Revenue in Microsoft’s productivity software unit jumped 14.3% to $11.05 billion, driven by double-digit revenue growth for LinkedIn and Office 365. Analysts on average had expected revenue of $10.71 billion, according to IBES data from Refinitiv.
Meanwhile, its personal computing division, home to Windows software, rose to $11.3 billion, compared with analyst estimates of $10.98 billion. The unit also includes Xbox gaming consoles, the Bing online search service and Surface laptops.
Mike Spencer, head of investor relations at Microsoft, said Windows results were fueled by customers upgrading from Windows 7, which will be retired next year, and the result of some PC customers stockpiling inventory in anticipation of possible tariffs.

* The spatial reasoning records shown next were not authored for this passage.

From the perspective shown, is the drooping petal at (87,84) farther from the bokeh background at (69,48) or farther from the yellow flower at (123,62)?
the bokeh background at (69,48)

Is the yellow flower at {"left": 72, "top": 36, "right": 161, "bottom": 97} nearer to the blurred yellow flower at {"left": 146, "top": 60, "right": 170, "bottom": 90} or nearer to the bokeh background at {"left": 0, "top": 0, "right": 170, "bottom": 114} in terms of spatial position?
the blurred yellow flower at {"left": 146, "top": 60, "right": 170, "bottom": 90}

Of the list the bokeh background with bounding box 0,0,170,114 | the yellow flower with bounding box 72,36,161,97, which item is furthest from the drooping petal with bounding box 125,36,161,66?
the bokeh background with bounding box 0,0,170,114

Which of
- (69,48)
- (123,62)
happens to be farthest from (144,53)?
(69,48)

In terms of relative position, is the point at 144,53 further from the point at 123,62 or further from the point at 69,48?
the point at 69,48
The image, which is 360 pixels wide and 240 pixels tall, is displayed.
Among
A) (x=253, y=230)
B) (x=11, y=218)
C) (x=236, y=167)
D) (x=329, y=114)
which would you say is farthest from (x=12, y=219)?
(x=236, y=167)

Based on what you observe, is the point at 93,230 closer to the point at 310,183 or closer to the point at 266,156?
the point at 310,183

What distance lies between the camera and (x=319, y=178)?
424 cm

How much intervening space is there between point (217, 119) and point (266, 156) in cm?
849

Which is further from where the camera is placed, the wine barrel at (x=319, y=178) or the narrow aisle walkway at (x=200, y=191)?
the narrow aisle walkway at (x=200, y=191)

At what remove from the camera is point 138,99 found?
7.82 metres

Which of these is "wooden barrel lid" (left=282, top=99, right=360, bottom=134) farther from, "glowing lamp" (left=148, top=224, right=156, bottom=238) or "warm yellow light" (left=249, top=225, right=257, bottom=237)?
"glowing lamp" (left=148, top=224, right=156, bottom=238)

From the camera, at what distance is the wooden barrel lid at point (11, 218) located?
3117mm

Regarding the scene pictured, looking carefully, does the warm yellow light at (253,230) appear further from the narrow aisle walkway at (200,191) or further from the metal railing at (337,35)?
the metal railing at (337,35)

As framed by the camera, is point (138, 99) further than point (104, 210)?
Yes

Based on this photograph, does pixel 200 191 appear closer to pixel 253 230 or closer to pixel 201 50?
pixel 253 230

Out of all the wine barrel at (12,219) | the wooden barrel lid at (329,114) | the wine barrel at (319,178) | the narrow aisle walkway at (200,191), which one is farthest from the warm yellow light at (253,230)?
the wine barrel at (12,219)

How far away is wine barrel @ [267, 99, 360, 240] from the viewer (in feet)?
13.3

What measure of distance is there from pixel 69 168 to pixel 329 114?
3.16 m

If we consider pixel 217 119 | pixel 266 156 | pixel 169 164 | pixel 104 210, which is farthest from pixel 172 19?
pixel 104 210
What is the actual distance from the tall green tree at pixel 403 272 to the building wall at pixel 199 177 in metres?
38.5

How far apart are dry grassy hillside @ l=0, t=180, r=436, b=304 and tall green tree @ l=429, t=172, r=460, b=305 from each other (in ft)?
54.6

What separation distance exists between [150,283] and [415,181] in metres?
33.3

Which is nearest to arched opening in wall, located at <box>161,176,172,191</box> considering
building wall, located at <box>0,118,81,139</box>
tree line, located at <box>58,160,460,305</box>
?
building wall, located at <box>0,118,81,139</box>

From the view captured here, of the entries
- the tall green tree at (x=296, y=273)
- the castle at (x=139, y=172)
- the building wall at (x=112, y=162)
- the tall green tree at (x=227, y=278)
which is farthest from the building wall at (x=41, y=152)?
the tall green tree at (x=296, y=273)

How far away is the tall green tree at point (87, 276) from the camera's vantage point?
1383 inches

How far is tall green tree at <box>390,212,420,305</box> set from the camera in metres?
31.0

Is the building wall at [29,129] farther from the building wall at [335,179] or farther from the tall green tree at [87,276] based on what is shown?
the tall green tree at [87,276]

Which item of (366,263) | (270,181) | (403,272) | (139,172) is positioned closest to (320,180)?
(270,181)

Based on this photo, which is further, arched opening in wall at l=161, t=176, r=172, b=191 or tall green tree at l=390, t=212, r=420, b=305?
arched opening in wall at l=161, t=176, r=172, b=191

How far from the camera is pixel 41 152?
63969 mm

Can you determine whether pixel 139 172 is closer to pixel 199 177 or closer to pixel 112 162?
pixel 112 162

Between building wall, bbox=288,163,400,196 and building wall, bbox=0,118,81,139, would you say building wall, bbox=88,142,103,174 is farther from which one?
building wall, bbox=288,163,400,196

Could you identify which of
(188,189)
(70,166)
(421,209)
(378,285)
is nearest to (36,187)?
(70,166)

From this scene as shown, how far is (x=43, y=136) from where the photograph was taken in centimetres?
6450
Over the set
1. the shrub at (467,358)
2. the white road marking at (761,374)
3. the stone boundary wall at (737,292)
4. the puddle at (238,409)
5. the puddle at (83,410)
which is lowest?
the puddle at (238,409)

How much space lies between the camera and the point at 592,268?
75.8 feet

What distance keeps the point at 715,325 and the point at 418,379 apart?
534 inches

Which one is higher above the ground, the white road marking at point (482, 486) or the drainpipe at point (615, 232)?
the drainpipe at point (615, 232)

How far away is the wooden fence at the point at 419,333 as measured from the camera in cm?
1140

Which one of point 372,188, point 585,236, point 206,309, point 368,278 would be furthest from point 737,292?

“What we’ve seen is there was even maybe more pent-up demand than we anticipated,” Spencer said. He said the company did not feel any impact from sales restrictions placed on Huawei Technologies Co Ltd [HWT.UL] by the U.S. government.
Microsoft’s net income rose to $13.19 billion or $1.71 per share in the fourth quarter, from $8.87 billion or $1.14 per share a year earlier. (bit.ly/2JDI8Jq)
Excluding items, the company earned $1.37 per share, topping estimates of $1.21 per share.
Total revenue rose 12% to $33.72 billion, above average analysts’ estimates of $32.77 billion.